Source passage -

What exactly does cache do?

Malak · Dec 5, 2004

So it says my proc has a certain amount of cache, which seems small compared to any other amount in other pieces of hardware, so I'm curious what goes through that tiny amount, how it affects performance(AMD procs have different amounts of L1/L2 cache than P4's), and why there are 3 different caches instead of just one large one(which might be answered in the previous questions). I read about this some time ago I think in Maximum PC and have since forgotten.

CTho9305 · Dec 5, 2004

http://en.wikipedia.org/wiki/C...che#Multi-level_caches
First google result for cpu cache small fast. Summary: smaller caches are faster. You want to hit the L1 cache in <=3 cycles, and that gives you the vast majority (80+%) of your accesses. Those that miss will cost about 10-20 cycles if they hit in the L2, so you pay a larger performance hit, and if you miss in the L2, you wait hundreds of cycles. If you had just one big cache, you'd always be waiting 10-20 cycles, so 80% of the time, you're going to get worse performance. If you only had the small cache, 20% of the time you'd have to wait hundreds of cycles for main memory.

Information supplied -
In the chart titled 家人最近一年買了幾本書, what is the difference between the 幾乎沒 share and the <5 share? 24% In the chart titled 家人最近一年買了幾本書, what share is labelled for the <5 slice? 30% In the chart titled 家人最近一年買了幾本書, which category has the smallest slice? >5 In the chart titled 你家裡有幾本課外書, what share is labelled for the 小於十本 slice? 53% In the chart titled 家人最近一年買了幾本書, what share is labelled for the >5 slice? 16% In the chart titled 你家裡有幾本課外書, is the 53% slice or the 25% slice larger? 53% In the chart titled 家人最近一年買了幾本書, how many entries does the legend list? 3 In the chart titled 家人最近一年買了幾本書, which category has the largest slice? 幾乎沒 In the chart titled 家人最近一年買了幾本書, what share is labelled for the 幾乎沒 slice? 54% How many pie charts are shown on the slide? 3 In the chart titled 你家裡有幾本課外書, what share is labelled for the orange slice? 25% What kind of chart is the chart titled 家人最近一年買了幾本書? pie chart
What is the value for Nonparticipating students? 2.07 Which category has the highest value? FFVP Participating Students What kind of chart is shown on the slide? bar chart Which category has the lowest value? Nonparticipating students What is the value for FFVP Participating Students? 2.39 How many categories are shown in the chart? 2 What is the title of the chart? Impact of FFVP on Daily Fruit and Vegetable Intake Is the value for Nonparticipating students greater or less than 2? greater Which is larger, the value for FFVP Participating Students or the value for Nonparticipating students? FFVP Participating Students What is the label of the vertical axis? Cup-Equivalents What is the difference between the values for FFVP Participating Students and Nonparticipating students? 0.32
---
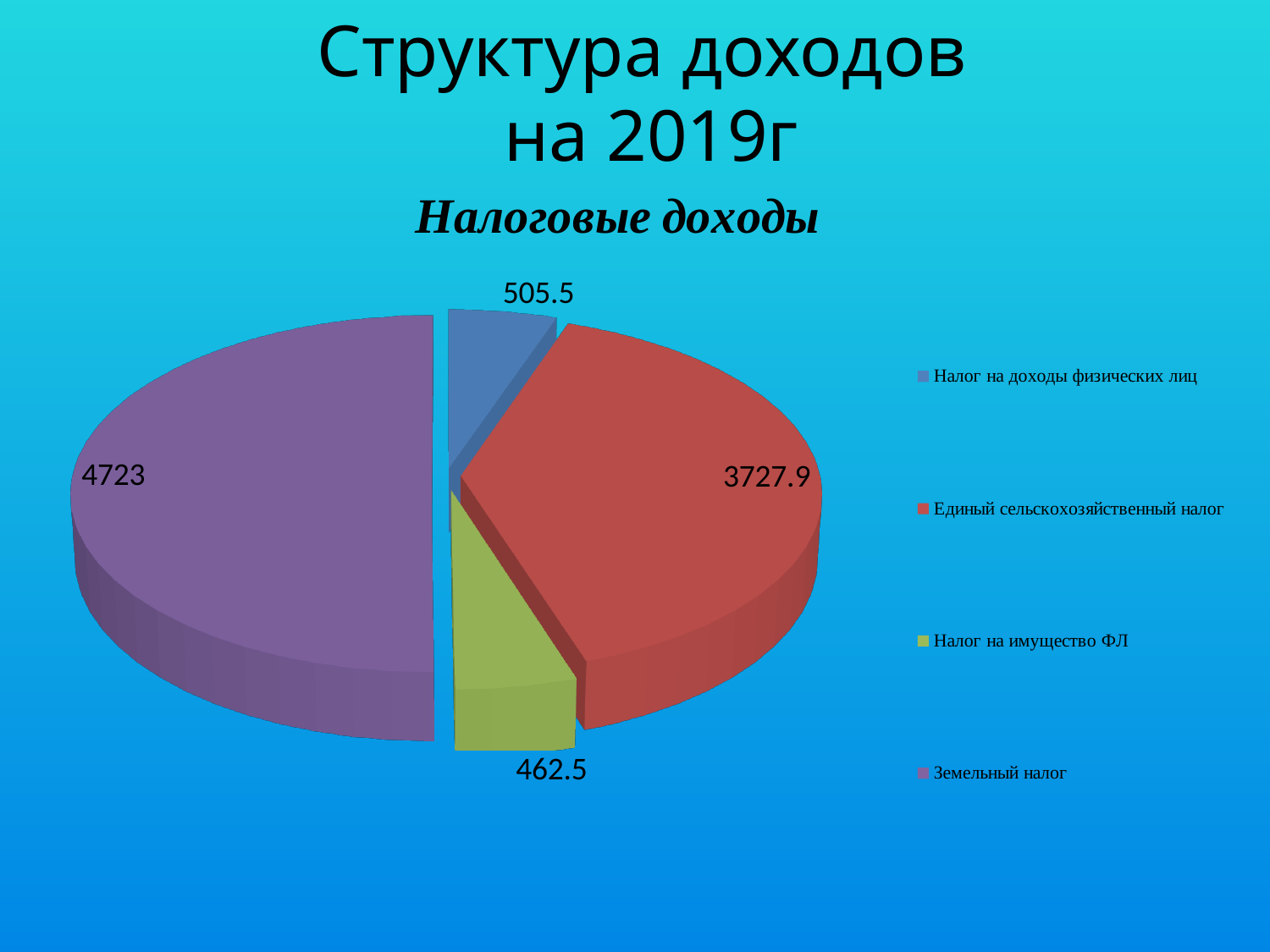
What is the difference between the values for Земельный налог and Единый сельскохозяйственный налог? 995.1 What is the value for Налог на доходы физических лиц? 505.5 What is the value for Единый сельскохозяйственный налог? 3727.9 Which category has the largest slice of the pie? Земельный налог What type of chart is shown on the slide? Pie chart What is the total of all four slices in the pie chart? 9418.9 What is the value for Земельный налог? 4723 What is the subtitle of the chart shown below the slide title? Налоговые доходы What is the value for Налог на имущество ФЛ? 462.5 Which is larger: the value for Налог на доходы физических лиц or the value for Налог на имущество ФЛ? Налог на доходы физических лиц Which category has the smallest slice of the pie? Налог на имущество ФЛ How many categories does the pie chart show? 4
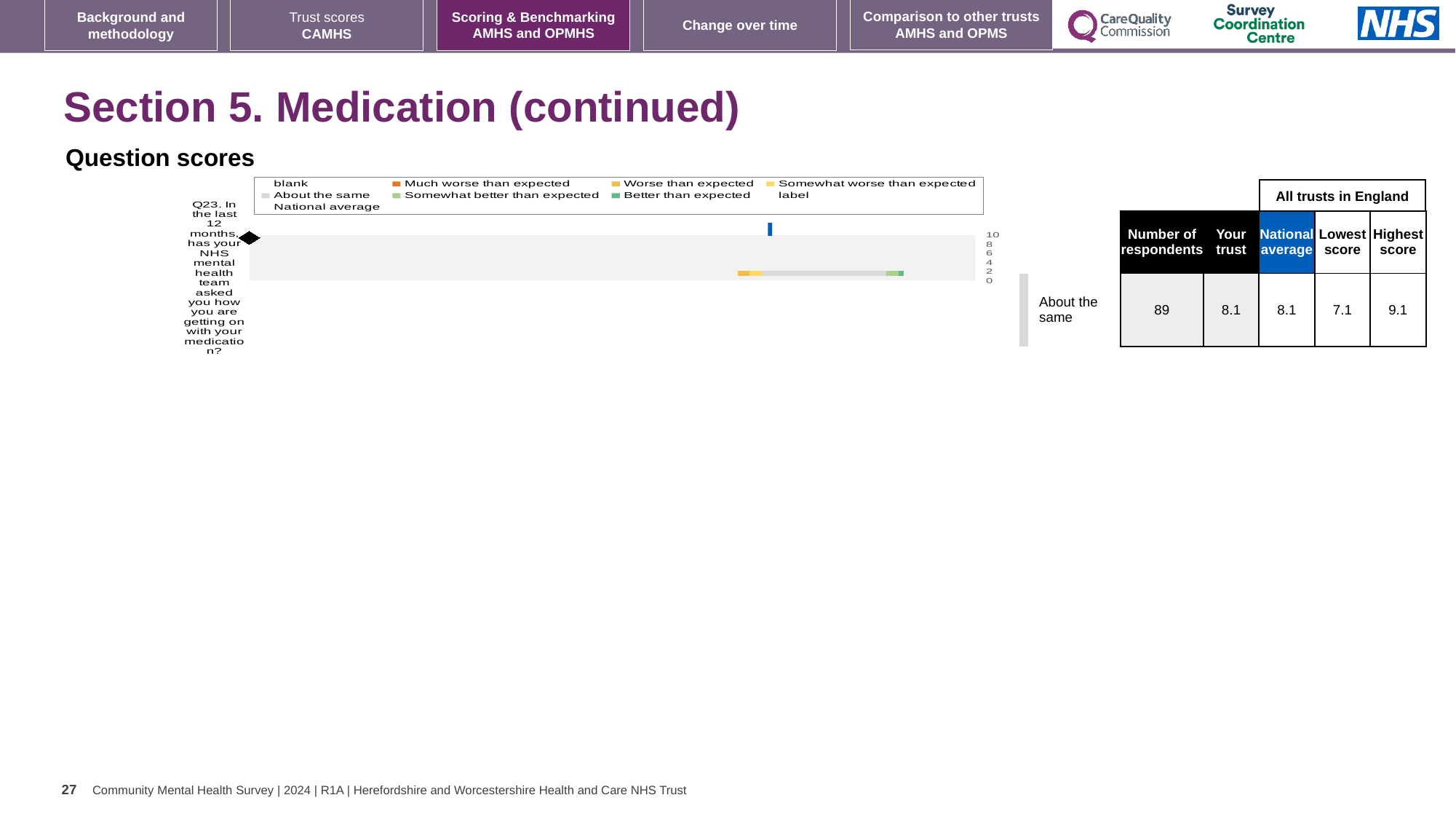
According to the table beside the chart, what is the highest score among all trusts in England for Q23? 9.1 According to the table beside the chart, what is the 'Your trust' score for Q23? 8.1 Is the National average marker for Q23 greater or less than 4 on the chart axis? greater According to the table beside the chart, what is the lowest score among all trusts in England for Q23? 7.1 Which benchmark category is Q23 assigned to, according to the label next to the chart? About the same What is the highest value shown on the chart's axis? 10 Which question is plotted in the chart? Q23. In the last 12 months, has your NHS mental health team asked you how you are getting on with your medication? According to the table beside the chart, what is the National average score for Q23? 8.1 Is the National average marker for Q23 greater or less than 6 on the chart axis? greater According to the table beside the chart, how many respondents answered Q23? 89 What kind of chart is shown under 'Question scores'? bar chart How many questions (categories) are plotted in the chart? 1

Work request 1 - Translate this sentence from the CPU cache thread into Spanish: "If you only had the small cache, 20% of the time you'd have to wait hundreds of cycles for main memory."
Work request 2 - In the CPU cache thread, about how many cycles does an access cost when it misses the L1 cache but hits in the L2?
Work request 3 - Continue the forum thread on CPU cache from its last sentence.

Written response 1 - Si solo tuvieras la caché pequeña, el 20 % de las veces tendrías que esperar cientos de ciclos por la memoria principal.

Written response 2 - About 10 to 20 cycles.

Written response 3 -
http://www.pantherproducts.co..../CPU/CPU%20Cache.shtml second google result for the same thing

walla · Dec 5, 2004

Cache has a huge impact on performance.

L1 cache is small, typically on chip. The smaller it is, the short the line delays are and the faster it can be associatively searched. Hence, performance is a balance between cache size and cache efficiency.

L2 cache is larger, typically on-chip. L2 is searched in the event of L1 cache miss. So on L2 hits, it essentially mitigates the penalty of L1 cache miss. Of course, it is larger and the access latency will increase compared to L1. But consider reading from main memory (RAM) taking 100 cycles, the extra 7 cycles suffered on an L2 hit is a much better alternative.

Essentially, increasing the number of level of cache reduces the number of times you have to access main memory - however, the number of increasing levels presents diminishing returns.

It is really all about the power of heirarchy. You could implement 100 levels of cache on a chip (given the real-estate)...but if the 99th percentile case doesn't access beyond cache L4, can you justify the expense and size of the unused levels? The size, and level of cache is therefore should be based on study and statistics of typical applications for that processor class.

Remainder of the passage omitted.